Дальше так:
А вот горкинских мальчишек, Ясноглазых ребятишек, И в злодеев и в воров оборотил И чудок было в тюрьму не посадил.
Больше ничего не запомнила. Людмила Николаевна сказала, что с Углянского жандармский мундир снимут, а солдатскую шинель оденут и на войну угонят...
Макарыч каждый день получает газету. Прочитать, что в ней написано про нас с Акимкой так хотелось, что я не выдержал и побежал к нему.
—Да ведь я этой газеты не получаю, Ромашка,— рассмеялся он.
А Углянского правда на войну угонят?
Едва ли. А вот из Балакова он уехал без аксельбантов.
Совсем уехал? — обрадовался я.
В эту минуту резко громыхнула щеколда на двери сенец, и в горницу вбежал Акимка:
—Мы с бабанькой приехали! Встречайте. А я домой побегу! — И он тут же исчез.
Вечером я надел подаренный Горкиным костюм, ботинки со скрипом и тупыми лакированными носками и, не чуя под собой земли, пошел на Завражную к Поярковым. Наряднее меня никого не было на улицах, и казалось — все, кого я ни встречал, смотрят на меня и удивляются. Под этими взглядами мне почему-то стыдно, и я тороплюсь, спотыкаюсь в необношенной обуви.
Стесненность эта пропала, едва я увидел Акимку в таком же костюме. Обдергивая коробившиеся полы куртки, он осматривал себя кругом, поддергивал брюки, водил носками ботинок, то и дело повторял:
—Вот это да!..
Тетка Пелагея хлопотала возле него. Она то отходила от Акимки, то, приближаясь, оправляла клапан на грудном кармане куртки, встряхивала рукав и тихонько посмеивалась.
Видал? — будто не замечая, что я такой же нарядный, спросил Акимка и провел ладонями от плеч до подола куртки. А сам выпрямился, выпятил грудь и вскинул голову. Стройный, чуть-чуть ниже матери и шире в плечах, он не был похож на мальчишку. Но вот лицо его дрогнуло, и он, привычно шмыгнув носом, принялся оглядывать и ощупывать мою куртку.— А у тебя пуговки почерней моих. Подкладка тоже разнится: на твоей синяя, а у меня, ишь, серая.
Да хватит тебе, Аким! — рассмеялась тетка Пелагея.— Станьте вы рядом, я на вас хоть погляжу.
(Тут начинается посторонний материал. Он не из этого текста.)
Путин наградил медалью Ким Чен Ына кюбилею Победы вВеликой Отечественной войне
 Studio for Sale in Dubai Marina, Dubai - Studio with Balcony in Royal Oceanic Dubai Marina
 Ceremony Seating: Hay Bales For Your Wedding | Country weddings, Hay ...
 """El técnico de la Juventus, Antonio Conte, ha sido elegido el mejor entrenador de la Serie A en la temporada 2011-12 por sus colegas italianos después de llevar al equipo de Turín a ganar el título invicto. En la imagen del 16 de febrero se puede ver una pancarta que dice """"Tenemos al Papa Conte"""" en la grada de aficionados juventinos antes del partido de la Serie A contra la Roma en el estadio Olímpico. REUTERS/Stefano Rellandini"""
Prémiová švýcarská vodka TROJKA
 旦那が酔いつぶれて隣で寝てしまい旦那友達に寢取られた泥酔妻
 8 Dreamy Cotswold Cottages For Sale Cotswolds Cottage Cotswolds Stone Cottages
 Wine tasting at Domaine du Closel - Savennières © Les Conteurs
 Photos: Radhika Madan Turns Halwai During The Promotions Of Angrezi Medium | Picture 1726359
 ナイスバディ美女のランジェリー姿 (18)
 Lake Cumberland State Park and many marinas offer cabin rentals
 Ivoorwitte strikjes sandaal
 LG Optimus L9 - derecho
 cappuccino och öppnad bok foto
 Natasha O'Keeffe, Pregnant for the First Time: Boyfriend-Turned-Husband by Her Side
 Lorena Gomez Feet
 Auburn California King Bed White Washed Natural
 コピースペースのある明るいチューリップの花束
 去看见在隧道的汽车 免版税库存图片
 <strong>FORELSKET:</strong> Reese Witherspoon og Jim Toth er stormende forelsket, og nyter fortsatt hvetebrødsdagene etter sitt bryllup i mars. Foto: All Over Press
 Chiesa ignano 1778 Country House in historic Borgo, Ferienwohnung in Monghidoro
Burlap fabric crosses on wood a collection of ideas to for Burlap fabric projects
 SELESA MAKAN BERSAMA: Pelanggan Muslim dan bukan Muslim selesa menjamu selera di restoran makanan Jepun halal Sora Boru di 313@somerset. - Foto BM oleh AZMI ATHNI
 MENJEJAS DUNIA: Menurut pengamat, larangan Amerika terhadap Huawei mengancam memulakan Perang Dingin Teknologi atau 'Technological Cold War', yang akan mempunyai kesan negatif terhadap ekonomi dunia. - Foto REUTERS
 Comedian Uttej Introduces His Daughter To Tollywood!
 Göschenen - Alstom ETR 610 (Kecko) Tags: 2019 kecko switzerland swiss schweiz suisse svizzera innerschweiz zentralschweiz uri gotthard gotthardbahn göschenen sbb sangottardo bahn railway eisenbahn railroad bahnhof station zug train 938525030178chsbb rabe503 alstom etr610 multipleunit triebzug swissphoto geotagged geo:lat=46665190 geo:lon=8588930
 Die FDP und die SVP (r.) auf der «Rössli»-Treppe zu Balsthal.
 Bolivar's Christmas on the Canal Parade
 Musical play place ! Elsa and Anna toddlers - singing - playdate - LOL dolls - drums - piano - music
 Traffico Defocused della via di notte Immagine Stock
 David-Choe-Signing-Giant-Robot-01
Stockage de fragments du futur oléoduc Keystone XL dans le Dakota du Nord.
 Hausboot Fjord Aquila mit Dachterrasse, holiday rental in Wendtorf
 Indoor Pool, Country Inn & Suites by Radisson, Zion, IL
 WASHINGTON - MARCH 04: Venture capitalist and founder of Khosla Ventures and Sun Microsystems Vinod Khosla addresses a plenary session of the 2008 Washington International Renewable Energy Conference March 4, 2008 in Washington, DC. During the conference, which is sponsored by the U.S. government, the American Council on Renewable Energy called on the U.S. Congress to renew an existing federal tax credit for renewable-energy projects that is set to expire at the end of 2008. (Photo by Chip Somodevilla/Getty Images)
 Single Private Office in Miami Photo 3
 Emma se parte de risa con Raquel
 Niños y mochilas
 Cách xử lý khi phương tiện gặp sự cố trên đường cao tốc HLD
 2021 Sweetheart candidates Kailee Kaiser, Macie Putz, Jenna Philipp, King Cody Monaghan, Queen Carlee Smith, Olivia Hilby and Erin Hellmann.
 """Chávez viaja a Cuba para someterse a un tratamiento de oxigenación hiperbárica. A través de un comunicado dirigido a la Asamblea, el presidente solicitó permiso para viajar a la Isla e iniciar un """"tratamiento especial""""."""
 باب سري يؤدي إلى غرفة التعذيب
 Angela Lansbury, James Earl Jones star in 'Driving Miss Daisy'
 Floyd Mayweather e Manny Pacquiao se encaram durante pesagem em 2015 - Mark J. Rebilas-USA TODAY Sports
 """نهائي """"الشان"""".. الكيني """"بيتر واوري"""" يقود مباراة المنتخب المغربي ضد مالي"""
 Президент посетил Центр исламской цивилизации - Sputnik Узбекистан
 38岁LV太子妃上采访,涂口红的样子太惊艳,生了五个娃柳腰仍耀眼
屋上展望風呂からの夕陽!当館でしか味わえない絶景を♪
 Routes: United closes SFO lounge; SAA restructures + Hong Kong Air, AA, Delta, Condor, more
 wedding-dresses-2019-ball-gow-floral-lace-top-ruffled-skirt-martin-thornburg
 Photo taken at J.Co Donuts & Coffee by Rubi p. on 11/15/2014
Мы стали плечо в плечо, и нам было очень смешно под счастливым взглядом тетки Пелагеи. И вдруг, покусывая губы, она закачала головой и с осуждением произнесла:
—Большие уж, а глупые.
Потом мы рассматривали маленького Павлушку. Безбровый, носик как пуговка. Спит, а губами чмокает, на подбородке у него в точности такая же вдавлинка, как и у Акимки.
Наглядевшись на Павлушку, мы стали читать Олино письмо. Когда дошли до приговорок, Акимка рассмеялся:
Эх, ты!.. Да я их незнамо когда читал! На хутор собирался ехать, а тятька их в своей тетрадке написал. Мамк, где тятькина тетрадка? — И он засновал по избе, заглядывая в ящики стола, на полку, на божницу.
Не ищи,— тихо сказала тетка Пелагея.— Унес он ее из дому.
Вот, всегда уносит!—обиделся Акимка.— И тогда уносил. И читать ее не велит. Спасибо, когда писал, Павлушка раскричался. Тятька с ним завозился, а я и прочитал. Ну, постой, я с ним потолкую...
Как толковал Акимка с отцом, я не слышал. Только когда мы встретились с ним на другой день, он спросил:
Тебе тятька тетрадку дарил?
Дарил.
А ты в нее чего вписываешь?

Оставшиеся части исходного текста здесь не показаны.